Hike in Halong Bay – More than 3,000 islands sit within the emerald green waters of Halong Bay, one of the country’s most popular tourist destinations. Cat Ba Island has great for hiking and many tourists find themselves taking one of the cave tours. Tours here usually leave from Hanoi and last 3 or 5 days. Try to find a good operator as many oversell or lie about what their boats look like (ask for advice from your hotel staff or travelers who have just returned for the trip).
Get active in Mui Ne – Despite being a fishing village, Mui Ne has got a significant tourism scene, due to its popularity as a wind- and kite-surfing destination, and the rolling sand dunes that lie nearby.
See My Son – My Son is a set of Hindu ruins in Vietnam which date back to the Cham Empire. The Champas ruled over Central Vietnam from the 3rd to the 19th century. The temples here are of incredible historical importance, but they have been largely reclaimed by the surrounding jungle, and have fallen into a great state of disrepair. Don’t come here expecting something as marvelously preserved as Borobudur or Angkor Wat. Entrance fee is 100,000 VND for foreigners.

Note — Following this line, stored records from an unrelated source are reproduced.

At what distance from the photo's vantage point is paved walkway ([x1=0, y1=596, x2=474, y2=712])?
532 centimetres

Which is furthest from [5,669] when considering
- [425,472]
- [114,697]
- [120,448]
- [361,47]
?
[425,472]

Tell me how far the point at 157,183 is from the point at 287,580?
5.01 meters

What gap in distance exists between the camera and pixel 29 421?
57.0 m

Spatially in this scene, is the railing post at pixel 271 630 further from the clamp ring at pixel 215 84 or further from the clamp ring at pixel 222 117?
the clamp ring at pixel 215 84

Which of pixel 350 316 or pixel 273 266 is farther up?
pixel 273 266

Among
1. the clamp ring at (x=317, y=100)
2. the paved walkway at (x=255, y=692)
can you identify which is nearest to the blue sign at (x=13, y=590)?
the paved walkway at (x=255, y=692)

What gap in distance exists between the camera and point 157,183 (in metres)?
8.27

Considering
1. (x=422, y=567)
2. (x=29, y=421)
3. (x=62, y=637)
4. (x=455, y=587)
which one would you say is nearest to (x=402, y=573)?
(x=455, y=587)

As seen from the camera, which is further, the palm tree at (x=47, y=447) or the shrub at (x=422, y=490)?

Visit the caves in Phong Nha-Ke Bang – Hang Son Doong is reputed to be the world’s largest cave, and is located in Phong Nha-Ke Bang National Park. It was discovered by a local in 1990, and “rediscovered” by a British caving team in 2009. You can arrange trips to see this stunning cave. You’ll be blown away by its beauty.
Dive in Nha Trang – This area is full of seaside resorts, and has a distinct urban feel. However, the beautiful sand and clear water make it a main spot for scuba diving in Vietnam.
Check out the rice terraces – Outside of connections to the Vietnam War, the stereotypical image of Vietnam is of the many rice paddies. You can find these in the Muong Hoa Valley. If you’ve never visited rice terraces, you should make a point to see them in Vietnam. Visit them to learn about rice production and take stunning photographs of the unbelievable Vietnamese countryside.